Eats– “Insects and other spiders; prey much larger than themselves don’t seem to pose a problem for them. For example, a hobo spider, large wolf spider, and crane fly in the following examples…” [photos at] Species Pholcus phalangioides – Longbodied Cellar Spider – BugGuide.Net; “Pholcus phalangioides seems to prefer other spiders and small insects as prey. Also, males and females have both been known to engage in cannibalism. Females have been seen invading another spider’s web, eating that spider, and using the foreign web to catch new prey for themselves.” ADW: Pholcus phalangioides: INFORMATION
Eaten by– “This species is preyed upon by jumping spiders of the Salticidae family. Some of these spiders simply leap into the webs of their prey and attack them. Others, employ a certain strategy known as mimicry in order to trick P. phalangioides and capture them…A jumping spider species whose aggressive mimicry behavior towards P. phalangioides has been well studied is the Portia fimbriata jumping spider species of the genus Portia. During mimicry, the jumping spider produces certain specialized vibrations near the edge of the webs of P. phalangioides. These vibrations cause the webs of P. phalangioides to oscillate in such a way that they mimic the oscillations that would be produced when a form of prey gets stuck in the web. The jumping spider will then continue on with these vibrations for very long durations of time, up to three days in some instances. P. phalangioides often assume that this is an indication that they have caught some sort of prey and will move toward the host of the vibrations. At this point, the jumping spider is in an optimal position to leap onto and attack P. phalangioides, thus subduing them in many instances.” https://en.wikipedia.org/wiki/Pholcus_phalangioides;
Life cycle– “In studies done by Gabriele Uhl at the University of Bonn, male P. phalangioides seemed to be attracted to and to mate with larger females more often than smaller females. This may increase reproductive success for males, because large females produce more eggs than smaller females. (Uhl, November 1998). Before mating, a male spider deposits some sperm onto a little web, and then sucks it into a special cavity within his pedipalp. During mating, which can take several hours, the male deposits his sperm into the female’s epigynum, which is an opening on the underside of her abdomen. Females can store the sperm in a special cavity at the beginning of the uterus, called the uterus externus, until it is time for her eggs to be fertilized. Timing of fertilization and laying depends on the availability of food. Because the sperm are stored for some period of time, it is possible for a female to mate again. If this occurs, the sperm from the two males mixes in the uterus externa. However, the sperm of the last male mated with has priority in fertilizing the eggs. This is because of a mechanism of sperm removal during mating. Males perform rhythmic movements of their intromittent organs during copulation, which results in extrusion of most of the sperm already in the uterus externa. After a female lays her eggs, she wraps them in silk strands and carries the package in her chelicera (jaws), located on the underside of her body. (Emerton, 1902; Jackman, 1997; Stüber, 1999; Uhl, November 1998)…The only parental care female P. phalangioides offer their young is nine days of protection as the prenymphs finish developing into spiders. (Stüber, 1999)…Pholcus phalangioides can live up to about three years.” ADW: Pholcus phalangioides: INFORMATION ; “Both male and female spiders can be found in heated structures throughout the year.

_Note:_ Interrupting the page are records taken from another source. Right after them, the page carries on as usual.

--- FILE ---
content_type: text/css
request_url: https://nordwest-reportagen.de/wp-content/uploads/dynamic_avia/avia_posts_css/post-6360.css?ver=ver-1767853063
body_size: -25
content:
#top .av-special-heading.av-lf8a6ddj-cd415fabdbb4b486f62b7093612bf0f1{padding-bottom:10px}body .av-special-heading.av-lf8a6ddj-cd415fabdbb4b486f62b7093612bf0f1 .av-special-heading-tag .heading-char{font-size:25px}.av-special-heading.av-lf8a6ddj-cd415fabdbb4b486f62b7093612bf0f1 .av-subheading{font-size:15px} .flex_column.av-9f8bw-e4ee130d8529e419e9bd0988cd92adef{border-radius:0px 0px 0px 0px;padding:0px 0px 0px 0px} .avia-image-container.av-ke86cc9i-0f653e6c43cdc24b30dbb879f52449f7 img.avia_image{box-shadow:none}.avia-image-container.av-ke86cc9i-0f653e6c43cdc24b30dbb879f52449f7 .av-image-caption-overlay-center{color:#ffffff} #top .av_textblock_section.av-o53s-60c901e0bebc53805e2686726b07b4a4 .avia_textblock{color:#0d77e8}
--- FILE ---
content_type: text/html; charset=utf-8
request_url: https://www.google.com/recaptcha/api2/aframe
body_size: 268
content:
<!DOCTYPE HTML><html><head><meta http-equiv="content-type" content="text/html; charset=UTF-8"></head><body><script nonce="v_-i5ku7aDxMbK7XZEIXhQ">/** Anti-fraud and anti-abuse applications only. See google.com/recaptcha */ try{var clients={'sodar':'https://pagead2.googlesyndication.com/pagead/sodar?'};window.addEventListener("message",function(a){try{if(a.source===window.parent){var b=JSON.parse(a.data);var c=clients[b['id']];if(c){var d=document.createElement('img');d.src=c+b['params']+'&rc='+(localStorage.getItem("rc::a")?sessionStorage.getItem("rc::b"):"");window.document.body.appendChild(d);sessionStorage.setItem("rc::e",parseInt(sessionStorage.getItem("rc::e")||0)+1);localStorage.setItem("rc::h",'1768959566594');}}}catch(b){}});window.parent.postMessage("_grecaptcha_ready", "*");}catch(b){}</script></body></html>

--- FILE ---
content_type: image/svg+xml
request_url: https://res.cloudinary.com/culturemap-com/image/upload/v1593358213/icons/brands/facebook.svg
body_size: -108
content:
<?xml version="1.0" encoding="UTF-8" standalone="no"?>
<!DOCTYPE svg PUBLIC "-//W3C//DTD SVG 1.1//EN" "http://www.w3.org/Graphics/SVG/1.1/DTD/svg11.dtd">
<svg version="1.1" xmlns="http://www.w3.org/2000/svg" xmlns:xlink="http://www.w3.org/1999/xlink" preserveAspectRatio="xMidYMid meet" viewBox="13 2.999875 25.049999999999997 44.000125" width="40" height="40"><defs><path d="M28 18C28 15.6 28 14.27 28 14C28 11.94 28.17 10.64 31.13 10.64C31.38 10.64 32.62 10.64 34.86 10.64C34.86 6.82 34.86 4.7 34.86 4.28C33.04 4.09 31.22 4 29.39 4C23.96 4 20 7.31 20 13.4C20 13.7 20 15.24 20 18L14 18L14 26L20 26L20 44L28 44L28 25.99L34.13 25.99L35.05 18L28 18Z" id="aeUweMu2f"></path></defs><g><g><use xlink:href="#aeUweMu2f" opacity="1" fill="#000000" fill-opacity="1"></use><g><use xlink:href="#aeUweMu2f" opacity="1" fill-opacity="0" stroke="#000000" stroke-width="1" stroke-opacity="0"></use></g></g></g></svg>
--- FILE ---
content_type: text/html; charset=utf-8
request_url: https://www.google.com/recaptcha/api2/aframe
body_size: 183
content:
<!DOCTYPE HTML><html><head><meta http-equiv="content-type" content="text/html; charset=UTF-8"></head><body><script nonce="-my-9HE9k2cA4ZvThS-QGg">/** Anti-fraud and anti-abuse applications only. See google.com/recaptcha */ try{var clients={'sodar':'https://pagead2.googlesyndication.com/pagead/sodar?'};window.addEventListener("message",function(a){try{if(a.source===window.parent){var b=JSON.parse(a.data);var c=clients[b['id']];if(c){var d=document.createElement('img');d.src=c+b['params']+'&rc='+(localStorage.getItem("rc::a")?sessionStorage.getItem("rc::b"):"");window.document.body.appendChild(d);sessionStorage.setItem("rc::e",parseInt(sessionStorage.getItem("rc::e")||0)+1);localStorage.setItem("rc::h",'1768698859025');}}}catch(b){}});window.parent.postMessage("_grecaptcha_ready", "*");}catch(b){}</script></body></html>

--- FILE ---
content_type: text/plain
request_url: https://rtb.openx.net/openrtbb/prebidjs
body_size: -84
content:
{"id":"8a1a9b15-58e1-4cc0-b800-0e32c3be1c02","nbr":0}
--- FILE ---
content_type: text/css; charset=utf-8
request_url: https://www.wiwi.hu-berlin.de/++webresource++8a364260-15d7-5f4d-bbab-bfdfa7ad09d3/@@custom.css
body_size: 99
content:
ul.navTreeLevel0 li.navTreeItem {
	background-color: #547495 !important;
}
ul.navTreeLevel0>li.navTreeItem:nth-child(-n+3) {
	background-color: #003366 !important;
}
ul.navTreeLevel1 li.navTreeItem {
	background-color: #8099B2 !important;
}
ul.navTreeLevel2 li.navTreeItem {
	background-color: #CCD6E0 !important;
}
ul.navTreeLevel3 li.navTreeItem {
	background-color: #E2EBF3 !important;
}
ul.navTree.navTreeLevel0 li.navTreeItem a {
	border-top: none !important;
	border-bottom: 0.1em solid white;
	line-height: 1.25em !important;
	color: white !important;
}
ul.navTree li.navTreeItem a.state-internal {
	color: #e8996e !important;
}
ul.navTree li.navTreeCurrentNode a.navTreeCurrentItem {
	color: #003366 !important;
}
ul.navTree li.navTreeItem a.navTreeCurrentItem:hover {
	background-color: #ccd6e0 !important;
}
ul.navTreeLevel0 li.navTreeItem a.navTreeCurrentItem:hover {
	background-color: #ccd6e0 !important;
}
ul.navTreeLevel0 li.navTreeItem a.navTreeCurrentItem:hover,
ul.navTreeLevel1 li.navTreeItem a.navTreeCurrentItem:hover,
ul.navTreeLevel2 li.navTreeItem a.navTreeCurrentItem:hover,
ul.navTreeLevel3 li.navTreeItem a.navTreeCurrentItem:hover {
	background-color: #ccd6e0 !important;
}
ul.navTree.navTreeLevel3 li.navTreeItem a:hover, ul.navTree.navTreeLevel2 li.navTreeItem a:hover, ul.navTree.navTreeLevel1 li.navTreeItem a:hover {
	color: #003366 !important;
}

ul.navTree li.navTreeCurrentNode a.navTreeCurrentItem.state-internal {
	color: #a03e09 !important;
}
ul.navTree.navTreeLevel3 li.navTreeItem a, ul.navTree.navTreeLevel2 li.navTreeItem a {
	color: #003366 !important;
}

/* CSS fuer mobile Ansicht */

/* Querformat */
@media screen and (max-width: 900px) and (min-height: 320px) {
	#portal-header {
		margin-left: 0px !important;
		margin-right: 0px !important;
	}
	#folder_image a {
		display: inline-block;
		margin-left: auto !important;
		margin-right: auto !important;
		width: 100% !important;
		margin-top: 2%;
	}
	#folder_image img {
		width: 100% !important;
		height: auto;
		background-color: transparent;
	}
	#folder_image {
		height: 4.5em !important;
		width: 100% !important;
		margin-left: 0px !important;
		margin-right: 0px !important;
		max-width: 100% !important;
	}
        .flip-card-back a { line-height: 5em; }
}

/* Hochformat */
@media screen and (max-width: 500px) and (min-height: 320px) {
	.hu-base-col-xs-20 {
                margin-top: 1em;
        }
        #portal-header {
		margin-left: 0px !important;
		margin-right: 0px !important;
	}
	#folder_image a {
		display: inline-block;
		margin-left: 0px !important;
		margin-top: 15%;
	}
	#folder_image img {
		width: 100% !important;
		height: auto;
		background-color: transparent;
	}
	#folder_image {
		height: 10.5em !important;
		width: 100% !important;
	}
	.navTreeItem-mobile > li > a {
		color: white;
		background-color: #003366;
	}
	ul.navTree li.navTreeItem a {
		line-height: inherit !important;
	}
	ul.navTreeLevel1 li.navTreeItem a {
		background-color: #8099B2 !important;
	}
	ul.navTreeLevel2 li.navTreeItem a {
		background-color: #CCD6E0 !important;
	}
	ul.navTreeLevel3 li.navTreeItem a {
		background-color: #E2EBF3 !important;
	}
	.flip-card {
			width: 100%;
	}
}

It takes approximately one year for the spiders to mature and they can live for two or more years as adults.” https://extension.psu.edu/longbodied-cellar-spider/
Adults active– Year around
Etymology of names– Pholcus is from a Greek word that may have actually meant ‘bandy-legged’, but at the time (1805) that Walckenaer described this genus was thought to mean ‘squint-eyed’, and most likely refers to the eye arrangement. The specific epithet phalangioides is from the Greek word for ‘resembling’, and the name of a genus of harvestmen, and refers to them both having very long legs.